LEARN_AFTER = MEMORY_THRESH
LEARN_EVERY = 3
UPDATE_EVERY = 9

COST = 3e-4
CAPITAL = 100000
NEG_MUL = 2

### Getting the Data

In [5]:
class DataGetter:
  """
  The class for getting data for assets.
  """

  def __init__(self, asset="BTC-USD", start_date=None, end_date=None, freq="1d", 
               timeframes=[1, 2, 5, 10, 20, 40]):
    self.asset = asset
    self.sd = start_date
    self.ed = end_date
    self.freq = freq

    self.timeframes = timeframes
    self.getData()

    self.scaler = StandardScaler()
    self.scaler.fit(self.data[:, 1:])


  def getData(self):
    
    asset = self.asset  
    if self.sd is not None and self.ed is not None:
      df =  yf.download([asset], start=self.sd, end=self.ed, interval=self.freq)
      df_spy = yf.download(["BTC-USD"], start=self.sd, end=self.ed, interval=self.freq)
    elif self.sd is None and self.ed is not None:
      df =  yf.download([asset], end=self.ed, interval=self.freq)
      df_spy = yf.download(["BTC-USD"], end=self.ed, interval=self.freq)
    elif self.sd is not None and self.ed is None:
      df =  yf.download([asset], start=self.sd, interval=self.freq)
      df_spy = yf.download(["BTC-USD"], start=self.sd, interval=self.freq)
    else:
      df = yf.download([asset], period="max", interval=self.freq)
      df_spy = yf.download(["BTC-USD"], interval=self.freq)
    
    # Reward - Not included in Observation Space.
    df["rf"] = df["Adj Close"].pct_change().shift(-1)

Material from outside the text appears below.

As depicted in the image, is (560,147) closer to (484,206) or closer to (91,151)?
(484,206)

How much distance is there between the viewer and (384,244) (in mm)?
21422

    # Returns and Trading Volume Changes
    for i in self.timeframes:
      df_spy[f"spy_ret-{i}"] = df_spy["Adj Close"].pct_change(i)
      df_spy[f"spy_v-{i}"] = df_spy["Volume"].pct_change(i)

      df[f"r-{i}"] = df["Adj Close"].pct_change(i)      
      df[f"v-{i}"] = df["Volume"].pct_change(i)
    
    # Volatility
    for i in [5, 10, 20, 40]:
      df[f'sig-{i}'] = np.log(1 + df["r-1"]).rolling(i).std()

    # Moving Average Convergence Divergence (MACD)
    df["macd_lmw"] = df["r-1"].ewm(span=26, adjust=False).mean()
    df["macd_smw"] = df["r-1"].ewm(span=12, adjust=False).mean()
    df["macd_bl"] = df["r-1"].ewm(span=9, adjust=False).mean()
    df["macd"] = df["macd_smw"] - df["macd_lmw"]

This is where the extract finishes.